Tibetan variant of diaphragmatic breathing known as “Nine-fold Purification Breathing”
It consists of 3 cycles, each having 3 breaths. The sequence is repeated 3 times to complete the total of 9 breaths.
1st cycle, 1st breath
- After finishing the preparation steps, exhale completely and gently close your left nostril with your left index finger.
- Slowly and deeply, breath in through the open nostril. You should feel air moving into your abdomen, making your stomach expand. Make sure your stomach is moving while your chest remains relatively still.
- At the navel level, hold your breath for as long as comfortable. It can be one second, ten, sixty or more. Hold as long as your body is relaxed and muscle does not tense up.
- While holding the air, bring your index finger to the right nostril and close it. Exhale through now opened left nostril slowly and deeply.
1st cycle, 2nd breath
- After fully exhaling, close your left nostril again and inhale through the right one.
- This time, even deeper but slowly.
- Hold your breath at the navel, close the right nostril and exhale with the same force as you inhaled.
1st cycle, 3rd breath
- Close the left nostril for the 3rd time.
- Deeply and quickly inhale.
- Hold your breath at the navel, close the right nostril and exhale with the same force as you inhale again.
2nd cycle
- Next, reverse hands and repeat the process of 3 breaths.
- This time you will close your right nostril with your right index finger.

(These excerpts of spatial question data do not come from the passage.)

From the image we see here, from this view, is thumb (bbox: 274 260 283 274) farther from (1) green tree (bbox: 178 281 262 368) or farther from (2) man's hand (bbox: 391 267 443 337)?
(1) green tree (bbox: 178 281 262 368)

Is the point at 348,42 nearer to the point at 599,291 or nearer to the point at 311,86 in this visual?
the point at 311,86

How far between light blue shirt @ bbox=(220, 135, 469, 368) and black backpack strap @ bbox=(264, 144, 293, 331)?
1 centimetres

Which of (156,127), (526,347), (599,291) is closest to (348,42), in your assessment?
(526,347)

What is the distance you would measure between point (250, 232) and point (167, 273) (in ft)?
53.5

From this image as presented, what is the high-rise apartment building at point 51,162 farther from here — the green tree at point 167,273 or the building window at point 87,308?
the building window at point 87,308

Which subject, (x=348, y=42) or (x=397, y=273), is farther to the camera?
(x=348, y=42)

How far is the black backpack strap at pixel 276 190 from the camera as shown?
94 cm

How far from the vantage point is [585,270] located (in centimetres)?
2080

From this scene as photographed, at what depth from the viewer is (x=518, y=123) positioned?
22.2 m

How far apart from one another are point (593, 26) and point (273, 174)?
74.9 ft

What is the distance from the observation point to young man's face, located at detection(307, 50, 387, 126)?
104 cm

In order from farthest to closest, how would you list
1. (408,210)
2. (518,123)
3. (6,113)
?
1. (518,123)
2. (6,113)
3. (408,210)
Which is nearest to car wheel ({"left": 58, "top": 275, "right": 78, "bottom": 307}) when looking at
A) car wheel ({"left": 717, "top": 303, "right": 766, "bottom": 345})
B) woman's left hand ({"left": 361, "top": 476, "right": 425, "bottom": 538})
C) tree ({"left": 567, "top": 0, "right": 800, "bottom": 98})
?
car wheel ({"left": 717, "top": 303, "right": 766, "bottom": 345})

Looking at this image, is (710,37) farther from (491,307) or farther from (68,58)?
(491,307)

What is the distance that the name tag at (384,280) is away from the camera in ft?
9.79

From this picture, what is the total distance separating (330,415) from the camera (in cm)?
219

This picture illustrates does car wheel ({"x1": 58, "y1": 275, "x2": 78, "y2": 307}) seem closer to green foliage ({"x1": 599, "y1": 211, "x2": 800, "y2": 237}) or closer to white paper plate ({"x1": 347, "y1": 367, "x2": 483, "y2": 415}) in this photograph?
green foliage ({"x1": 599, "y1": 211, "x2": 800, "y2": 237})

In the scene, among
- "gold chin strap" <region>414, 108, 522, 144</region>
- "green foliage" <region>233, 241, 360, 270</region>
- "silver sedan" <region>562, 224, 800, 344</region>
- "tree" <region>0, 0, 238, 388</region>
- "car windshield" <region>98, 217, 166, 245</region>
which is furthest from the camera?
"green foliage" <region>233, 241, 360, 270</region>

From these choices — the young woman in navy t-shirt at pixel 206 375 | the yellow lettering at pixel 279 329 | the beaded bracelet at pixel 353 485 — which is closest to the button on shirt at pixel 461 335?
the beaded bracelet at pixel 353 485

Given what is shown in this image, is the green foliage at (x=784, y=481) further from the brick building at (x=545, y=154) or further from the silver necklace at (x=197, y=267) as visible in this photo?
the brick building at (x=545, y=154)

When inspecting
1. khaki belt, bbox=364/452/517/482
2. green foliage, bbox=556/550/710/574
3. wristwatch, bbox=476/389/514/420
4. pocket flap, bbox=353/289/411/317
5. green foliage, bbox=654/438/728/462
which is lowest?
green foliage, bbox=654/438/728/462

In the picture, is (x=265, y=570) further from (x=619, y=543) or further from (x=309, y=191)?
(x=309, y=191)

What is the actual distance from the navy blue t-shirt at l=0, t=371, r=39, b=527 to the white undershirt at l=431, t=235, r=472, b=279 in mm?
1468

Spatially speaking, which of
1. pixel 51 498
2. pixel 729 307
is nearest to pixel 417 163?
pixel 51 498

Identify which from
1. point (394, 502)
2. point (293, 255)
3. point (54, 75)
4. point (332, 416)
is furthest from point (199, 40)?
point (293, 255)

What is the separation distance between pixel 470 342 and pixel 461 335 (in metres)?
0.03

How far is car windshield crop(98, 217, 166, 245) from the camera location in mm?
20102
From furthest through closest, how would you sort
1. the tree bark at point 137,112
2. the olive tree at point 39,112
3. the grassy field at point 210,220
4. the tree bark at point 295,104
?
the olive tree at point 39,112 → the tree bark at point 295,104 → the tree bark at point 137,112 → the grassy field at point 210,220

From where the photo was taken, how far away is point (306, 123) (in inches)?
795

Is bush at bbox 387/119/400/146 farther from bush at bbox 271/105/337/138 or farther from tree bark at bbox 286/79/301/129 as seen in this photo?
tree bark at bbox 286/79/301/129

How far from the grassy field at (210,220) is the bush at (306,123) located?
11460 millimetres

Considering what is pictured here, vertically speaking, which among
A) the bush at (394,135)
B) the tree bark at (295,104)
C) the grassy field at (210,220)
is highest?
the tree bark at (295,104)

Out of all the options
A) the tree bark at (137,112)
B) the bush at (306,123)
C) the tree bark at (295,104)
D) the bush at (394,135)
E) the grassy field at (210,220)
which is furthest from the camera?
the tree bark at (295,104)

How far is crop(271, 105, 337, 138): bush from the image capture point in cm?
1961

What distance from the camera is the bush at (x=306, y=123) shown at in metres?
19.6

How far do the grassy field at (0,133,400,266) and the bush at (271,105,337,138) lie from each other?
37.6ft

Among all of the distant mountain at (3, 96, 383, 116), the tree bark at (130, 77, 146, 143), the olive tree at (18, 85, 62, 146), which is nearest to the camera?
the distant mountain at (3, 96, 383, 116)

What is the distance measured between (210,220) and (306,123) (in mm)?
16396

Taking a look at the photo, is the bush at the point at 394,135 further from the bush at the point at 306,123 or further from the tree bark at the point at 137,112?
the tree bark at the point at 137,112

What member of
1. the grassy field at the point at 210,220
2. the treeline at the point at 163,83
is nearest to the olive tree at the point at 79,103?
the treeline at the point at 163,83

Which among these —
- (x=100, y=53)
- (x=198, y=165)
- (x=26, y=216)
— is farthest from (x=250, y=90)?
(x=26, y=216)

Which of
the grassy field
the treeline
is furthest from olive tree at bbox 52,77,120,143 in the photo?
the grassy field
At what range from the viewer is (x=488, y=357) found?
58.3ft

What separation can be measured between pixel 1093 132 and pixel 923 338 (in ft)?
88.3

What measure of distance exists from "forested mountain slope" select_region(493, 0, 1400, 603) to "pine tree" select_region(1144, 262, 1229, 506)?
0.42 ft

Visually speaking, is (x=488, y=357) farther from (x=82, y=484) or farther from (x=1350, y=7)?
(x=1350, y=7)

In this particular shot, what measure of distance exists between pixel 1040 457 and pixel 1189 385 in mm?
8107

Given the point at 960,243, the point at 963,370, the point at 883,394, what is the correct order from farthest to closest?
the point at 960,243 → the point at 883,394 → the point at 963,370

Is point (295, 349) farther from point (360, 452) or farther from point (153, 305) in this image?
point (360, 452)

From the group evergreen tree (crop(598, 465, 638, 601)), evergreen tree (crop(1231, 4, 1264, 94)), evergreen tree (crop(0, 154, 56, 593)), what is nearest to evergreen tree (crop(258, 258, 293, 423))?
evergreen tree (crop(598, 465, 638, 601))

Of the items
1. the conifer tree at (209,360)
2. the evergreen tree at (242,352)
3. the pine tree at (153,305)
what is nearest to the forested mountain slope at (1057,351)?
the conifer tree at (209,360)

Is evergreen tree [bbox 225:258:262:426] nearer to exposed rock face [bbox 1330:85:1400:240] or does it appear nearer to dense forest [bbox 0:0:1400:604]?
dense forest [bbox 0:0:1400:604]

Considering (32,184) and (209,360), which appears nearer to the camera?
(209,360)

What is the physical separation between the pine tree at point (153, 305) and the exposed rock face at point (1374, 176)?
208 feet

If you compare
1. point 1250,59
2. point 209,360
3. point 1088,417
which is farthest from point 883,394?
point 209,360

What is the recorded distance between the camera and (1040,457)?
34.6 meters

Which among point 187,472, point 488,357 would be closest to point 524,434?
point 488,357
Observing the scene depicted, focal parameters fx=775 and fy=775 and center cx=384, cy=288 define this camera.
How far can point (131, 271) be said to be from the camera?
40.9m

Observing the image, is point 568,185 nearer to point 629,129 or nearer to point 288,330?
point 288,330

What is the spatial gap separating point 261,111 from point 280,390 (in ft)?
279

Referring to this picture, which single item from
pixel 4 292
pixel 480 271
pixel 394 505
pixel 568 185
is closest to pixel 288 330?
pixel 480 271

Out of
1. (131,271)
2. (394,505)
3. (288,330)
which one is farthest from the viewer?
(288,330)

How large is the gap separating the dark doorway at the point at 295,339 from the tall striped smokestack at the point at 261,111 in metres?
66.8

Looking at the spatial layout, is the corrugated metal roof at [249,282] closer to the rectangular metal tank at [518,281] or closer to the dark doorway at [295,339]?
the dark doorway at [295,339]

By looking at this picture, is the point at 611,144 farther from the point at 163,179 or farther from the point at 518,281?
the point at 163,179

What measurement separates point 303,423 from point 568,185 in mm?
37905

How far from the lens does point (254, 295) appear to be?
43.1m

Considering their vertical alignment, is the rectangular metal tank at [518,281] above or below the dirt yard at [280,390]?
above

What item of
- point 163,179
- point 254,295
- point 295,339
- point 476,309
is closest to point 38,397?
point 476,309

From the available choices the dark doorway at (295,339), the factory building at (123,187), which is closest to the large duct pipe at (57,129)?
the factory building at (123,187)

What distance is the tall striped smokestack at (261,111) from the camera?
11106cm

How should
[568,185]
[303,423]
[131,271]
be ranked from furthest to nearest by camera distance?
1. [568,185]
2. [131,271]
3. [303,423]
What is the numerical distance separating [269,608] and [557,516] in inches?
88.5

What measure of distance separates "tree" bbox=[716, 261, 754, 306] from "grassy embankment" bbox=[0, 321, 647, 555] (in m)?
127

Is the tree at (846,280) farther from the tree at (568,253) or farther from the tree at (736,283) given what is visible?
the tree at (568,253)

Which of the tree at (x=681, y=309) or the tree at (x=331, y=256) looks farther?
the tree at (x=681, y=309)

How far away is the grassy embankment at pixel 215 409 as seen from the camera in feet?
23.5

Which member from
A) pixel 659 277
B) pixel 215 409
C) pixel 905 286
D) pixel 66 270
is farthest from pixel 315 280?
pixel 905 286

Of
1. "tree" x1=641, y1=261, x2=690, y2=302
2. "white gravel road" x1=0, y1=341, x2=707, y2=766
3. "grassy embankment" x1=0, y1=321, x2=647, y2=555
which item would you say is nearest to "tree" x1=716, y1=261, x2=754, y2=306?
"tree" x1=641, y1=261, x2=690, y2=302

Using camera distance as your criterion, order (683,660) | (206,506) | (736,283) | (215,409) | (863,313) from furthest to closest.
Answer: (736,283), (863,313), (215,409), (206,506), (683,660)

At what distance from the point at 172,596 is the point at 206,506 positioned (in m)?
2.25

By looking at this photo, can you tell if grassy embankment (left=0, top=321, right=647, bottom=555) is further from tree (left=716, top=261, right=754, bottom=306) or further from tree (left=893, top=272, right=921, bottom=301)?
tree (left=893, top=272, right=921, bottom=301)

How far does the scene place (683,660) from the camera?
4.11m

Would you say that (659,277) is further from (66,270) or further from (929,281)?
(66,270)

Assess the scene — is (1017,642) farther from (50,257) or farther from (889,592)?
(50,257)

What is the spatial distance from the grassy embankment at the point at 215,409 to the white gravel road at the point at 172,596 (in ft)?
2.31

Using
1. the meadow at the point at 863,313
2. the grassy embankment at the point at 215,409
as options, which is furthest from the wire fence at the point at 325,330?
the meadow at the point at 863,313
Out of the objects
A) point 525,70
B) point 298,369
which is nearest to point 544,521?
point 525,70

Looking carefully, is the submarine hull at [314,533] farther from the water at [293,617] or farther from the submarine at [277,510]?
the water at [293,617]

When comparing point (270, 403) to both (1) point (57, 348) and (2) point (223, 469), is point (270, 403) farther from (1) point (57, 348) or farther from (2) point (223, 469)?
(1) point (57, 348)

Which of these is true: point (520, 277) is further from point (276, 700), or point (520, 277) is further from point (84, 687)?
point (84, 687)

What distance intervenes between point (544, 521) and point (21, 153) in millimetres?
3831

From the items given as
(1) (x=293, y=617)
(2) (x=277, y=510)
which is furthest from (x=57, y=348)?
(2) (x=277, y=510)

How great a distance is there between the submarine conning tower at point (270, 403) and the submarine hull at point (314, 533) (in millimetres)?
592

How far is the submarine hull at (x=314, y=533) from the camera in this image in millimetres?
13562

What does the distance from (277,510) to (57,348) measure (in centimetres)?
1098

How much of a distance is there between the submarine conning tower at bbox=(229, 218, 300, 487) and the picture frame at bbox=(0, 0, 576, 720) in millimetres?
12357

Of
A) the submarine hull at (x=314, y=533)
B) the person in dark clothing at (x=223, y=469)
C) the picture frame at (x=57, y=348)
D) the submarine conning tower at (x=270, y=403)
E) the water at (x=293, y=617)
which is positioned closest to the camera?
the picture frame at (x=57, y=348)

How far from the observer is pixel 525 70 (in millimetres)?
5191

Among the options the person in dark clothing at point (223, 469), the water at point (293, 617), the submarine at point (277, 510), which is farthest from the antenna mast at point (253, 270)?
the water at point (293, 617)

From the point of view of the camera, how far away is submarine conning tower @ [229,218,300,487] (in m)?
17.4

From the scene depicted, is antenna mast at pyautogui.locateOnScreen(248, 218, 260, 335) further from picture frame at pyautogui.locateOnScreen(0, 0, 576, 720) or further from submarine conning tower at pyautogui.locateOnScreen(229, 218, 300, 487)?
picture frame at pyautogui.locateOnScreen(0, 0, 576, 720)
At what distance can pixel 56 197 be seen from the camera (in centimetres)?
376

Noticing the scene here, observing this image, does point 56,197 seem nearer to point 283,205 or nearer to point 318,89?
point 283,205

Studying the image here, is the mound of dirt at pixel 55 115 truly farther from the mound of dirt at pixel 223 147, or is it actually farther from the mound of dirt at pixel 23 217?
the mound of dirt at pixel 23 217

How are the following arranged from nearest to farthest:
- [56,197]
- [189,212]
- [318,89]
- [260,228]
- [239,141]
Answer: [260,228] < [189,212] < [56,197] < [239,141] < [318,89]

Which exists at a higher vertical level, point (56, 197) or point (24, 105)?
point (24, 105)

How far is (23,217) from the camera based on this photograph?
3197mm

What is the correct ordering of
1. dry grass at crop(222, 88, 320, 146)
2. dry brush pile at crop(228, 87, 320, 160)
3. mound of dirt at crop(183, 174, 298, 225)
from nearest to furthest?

- Inhale with left nostril and hold your breath.
- Then close the left one and exhale with the right.
3rd cycle
- With the last cycle, you do three same breaths but with both nostrils open.
Tips to get started and keep going
- Every day, do your exercises in the same place, somewhere tranquil and quiet.
- Keep your mind clear and relaxed.
- Don’t worry if in the beginning you may not do it right.
- Try to do them daily at the same time to reinforce the habit.
- Enjoy the fruits of timeless wisdom!